Today’s Scripture: Isaiah 60:15-22
18 Violence shall no more be heard in your land, devastation or destruction within your borders; you shall call your walls Salvation, and your gates Praise.19 The sun shall no longer be your light by day, nor for brightness shall the moon give light to you by night; but the Lord will be your everlasting light, and your God will be your glory. (NRSV)

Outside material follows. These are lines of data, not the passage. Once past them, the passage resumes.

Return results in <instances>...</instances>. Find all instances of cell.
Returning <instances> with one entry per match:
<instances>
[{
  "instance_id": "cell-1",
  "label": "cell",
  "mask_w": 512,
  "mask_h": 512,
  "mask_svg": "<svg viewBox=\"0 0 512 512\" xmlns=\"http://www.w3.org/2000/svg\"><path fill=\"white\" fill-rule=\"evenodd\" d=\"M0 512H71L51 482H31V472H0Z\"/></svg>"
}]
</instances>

These words were written to Israelites who were taken as prisoners following the cruel and humiliating defeat of Jerusalem by the Babylonians. Isaiah speaks of a future great reversal where the “forsaken and hated”captives will be made “majestic forever.” The complete degradation of Israel will be changed by the wonderful alchemy of God: “from bronze to gold, from iron to silver, from wood to bronze, and from stones to iron.” Moving from these materialistic images, Isaiah foresees an age of peace and righteousness where violence, devastation, and destruction will be banished, and in their place will stand a kingdom of salvation and praise.
This good news is now greatly expanded, moving from the plane of economic and political transformation to a celebration of all creation. The sun and the moon will be but shadows of God’s everlasting light shining upon Jerusalem in the future. There will be no more darkness and no more exile for the citizens of Jerusalem. The least of the families will live in prosperity, and the promises of God made to Abraham will be fulfilled as Israel will grow and spread throughout the land, safe and prosperous. The poem concludes with God’s announcement: “I am the Lord,” making it clear that Israel’s dramatic change of fortune is the work of God acting in the midst of human history.
In this passage, Isaiah speaks an important word for the Old Testament faith that becomes a hallmark of the New Testament vision of God: hope can be found in the moments of deepest despair. When the very foundations of our world are shaken, the presence of God is revealed to give us hope. This is the lesson of the Lenten season that leads us to a celebration of the Easter event. Our lives seem at times like the Friday of the crucifixion, like the Friday of death, like the Friday when it seems we’ve been forsaken by God and abandoned and betrayed by our friends. Though it seems like Friday, Isaiah points us toward the important truth that the Sunday of resurrection is coming where the whole world will rejoice with the good news of the resurrection hope.